Got in by 1AM and was up with the sun to head to PA to fish with Chaunc and his pals. Walt (Prez) caught two nice crappies, I missed all my hits but still caught the cold! 

That nite bite fishing is HUGE fun. When the boards take off, it's very exciting...

Blue Dolphin, good to talk with you. Meisterics, good to see you too. I know we'll be back!!!


----------



## Big Daddy (Apr 6, 2004)

Here's a shot of TIGGER's hand crafted walleye baits... THEY WORK!!! The action on those jointed plugs is great John. I have a great name for that one... BOOGEY-MAN!!!!


----------



## Big Daddy (Apr 6, 2004)

Here's a couple shots of Dixie... Every time a board dropped back, so did his jaw!


----------



## Big Daddy (Apr 6, 2004)

Awesome night guys... Even though I'm sick as can be, it was still better than sitting at home dreaming. Dr. Erie came through on the prescription FOR SURE.

I'm off all week, so if you head out, lemme know! I have a few nights the wife works, but if schedules allow....


----------



## Fishers of Men (Jul 29, 2005)

SWEEET, thats what I like to see. Thanks


----------



## SELL-FISH (Feb 9, 2007)

Good job guys. Steve (viper205) and I were right buy you guys and whacked em good. Thursday night we had better size the biggest was close to 9# which of course Blue dolphin caught, somethings never change. Just got back from Huron, which was a muddy super rough mess. But still decent fishing. A great three days on Erie. Tigger I need some of your muskie baits for my tournaments on St. Clair pm me please i want to buy some. Go get em boys its on. Later Scott.


----------



## TIGGER (Jan 17, 2006)

Yes that was alot of fun guys.

Sorry about leaving the details out. I wrote the thread the first time with them in it and had whole thread got deleted when I went to add another pic.

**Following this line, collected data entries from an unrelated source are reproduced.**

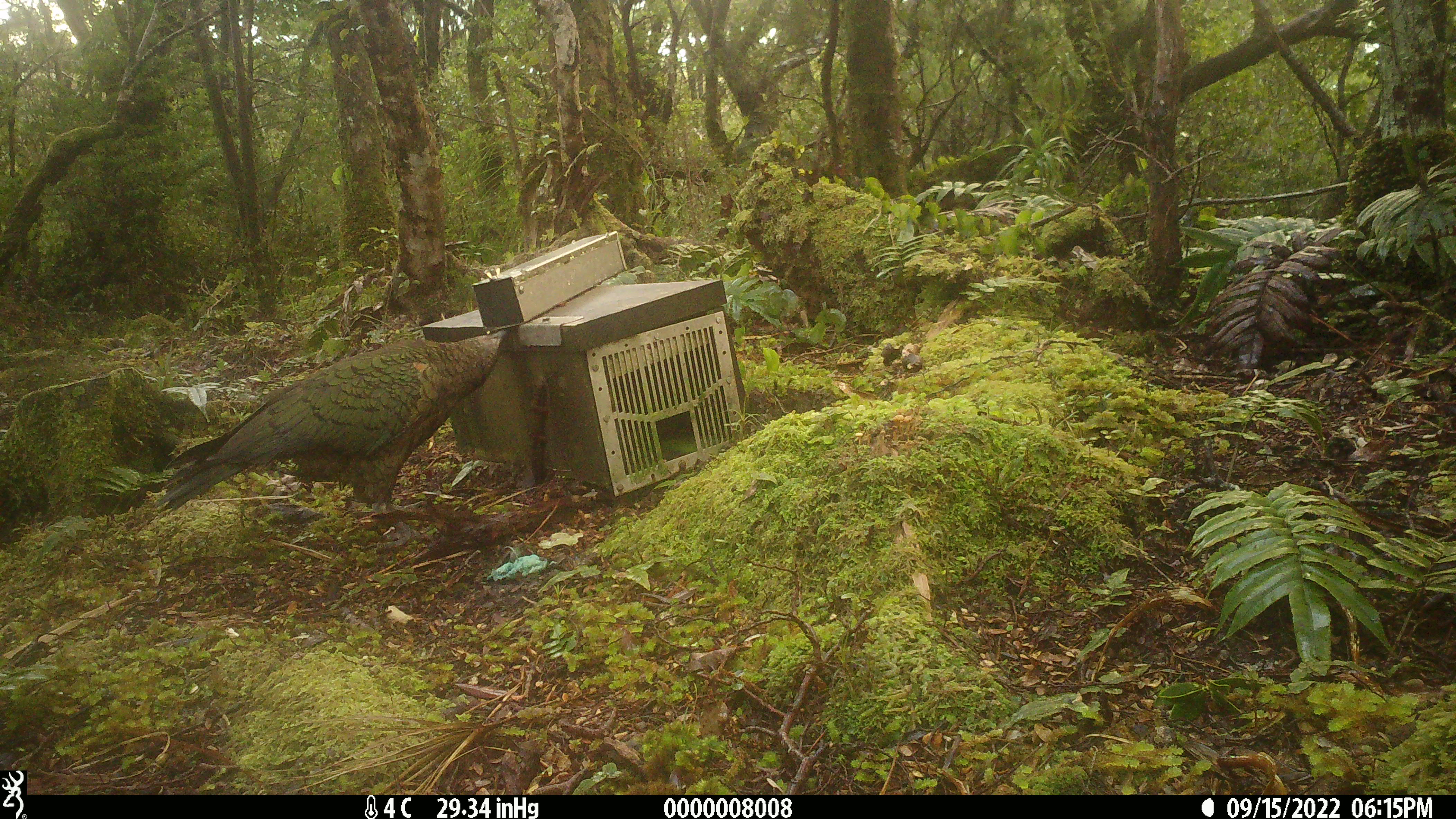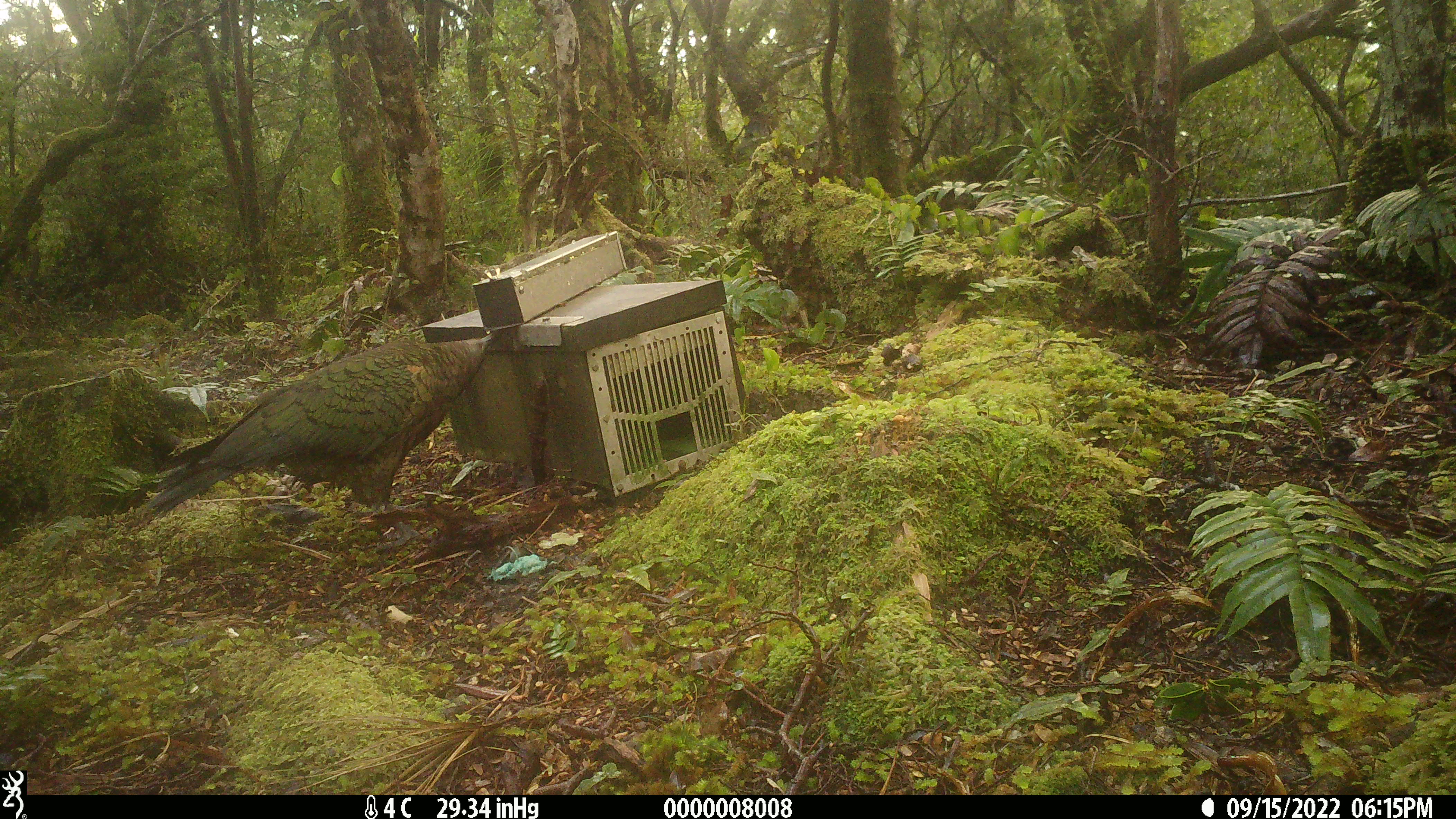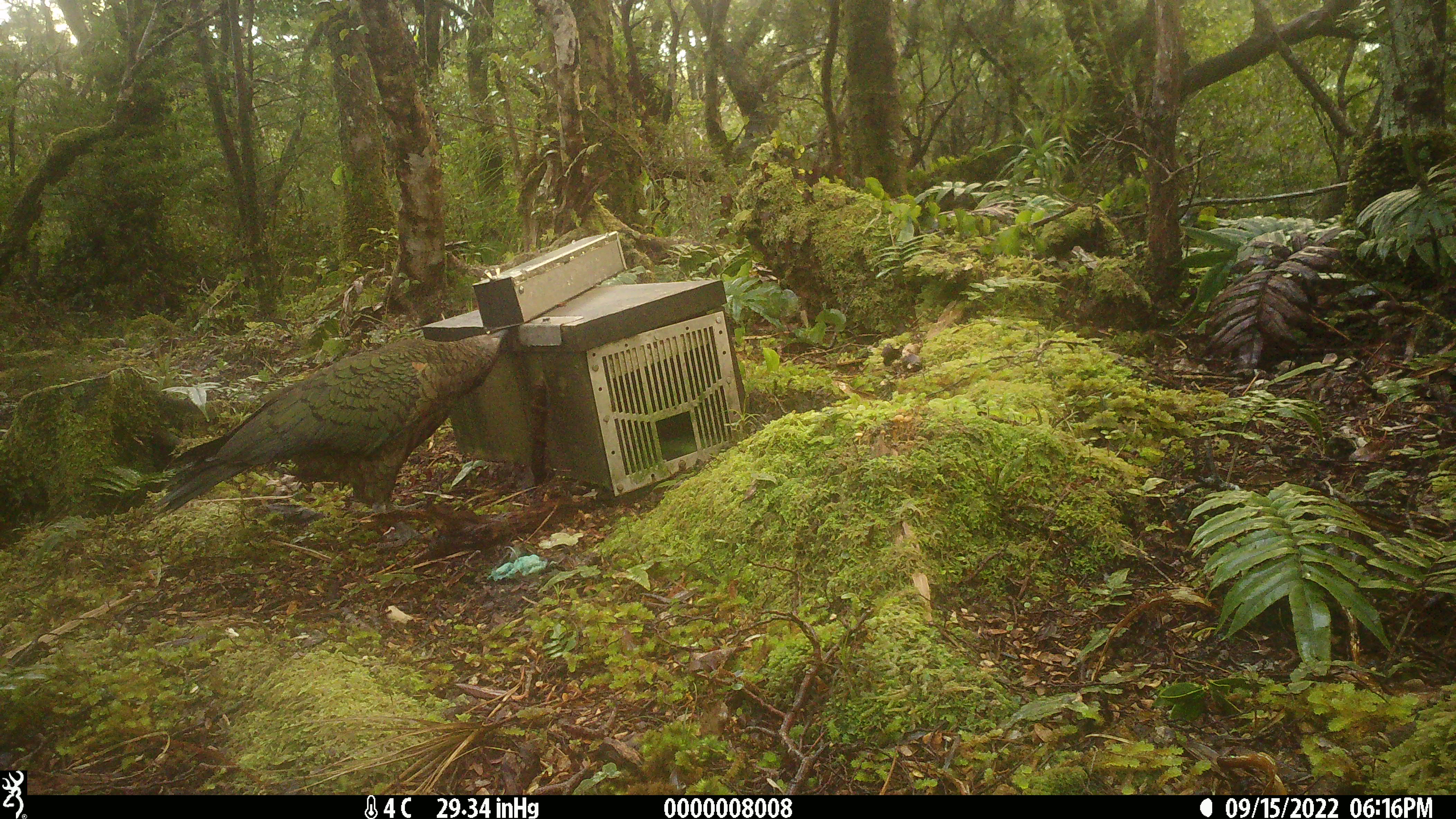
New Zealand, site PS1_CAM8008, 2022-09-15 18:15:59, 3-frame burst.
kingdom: Animalia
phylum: Chordata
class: Aves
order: Psittaciformes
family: Strigopidae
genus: Nestor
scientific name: Nestor notabilis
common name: kea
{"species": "kea (Nestor notabilis)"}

The yellows and greens worked well. Blues worked later in the night also. The clear glass minnow kicked butt on the second half. We started to run the baits at 20 and up and it was slow at the start. Heard Viper and blue dolphin getting them deeper. lengthened leads and it helped. Later in the night the 20 foot back range got hot. It seemed when the waves kicked up the fish dropped down just a bit. As it calmed again the leads went to 15 back and helped. We got fish all over from the east end to out front and even outside the outer wall. We would loose them and have to find them at another spot. When we came in at 3 am you would not have believed how many fish that were crashing bait inside the marina! Alot of them. Saw like 6 break water! I would have liked to have casted the opening at the narrowest point of the inlet. I think it would have been really really good.

One other side note. At the end we needed that last fish. I wanted to try one last spot. Too far to troll. I sped up to 4.5 mph with the lines still in. Man did we have a rod go screaming! The fish got off. I sure hope that wasn't a walleye. I bet it was a steelie! 

Carl I like that name. And so it is writen............. "Boogey Man" it is! LOL










Luredaddy......... I am glad it wasn't any 7/0 hooks......... I would have had to push thru my shoulder! LOL

Steve I will see what I can come with. Of coarse I will have to go with you on that trip! LOL I haven't fished up there yet.


----------



## Tall cool one (Jul 13, 2006)

AWespme catch but that is not how to get a hook out! OWWW! Get yourself a pice of stout mono about 12-18" and loop the middle of it into the bend of the hook,press the eye down to the skin,pull the mono till it just comes tight and then YANK!. You won't even feel it,I swear! You'd've needed some help to get yours out but I'm tellin' ya,it ALWAYS works and is pretty much painless. The trick is to go out the way you came in and it's the only way. I've pulled hooks up to 3/0 w/ this method and it works every time...unless ya got multiple barbs in,never done that one yet ,thank God,TC1


----------



## Hook N Book (Apr 7, 2004)

TIGGER said:


>


This "Boogey Man" is a great looking bait...Hell, if I were a walleye, I'd eat that sucker...!  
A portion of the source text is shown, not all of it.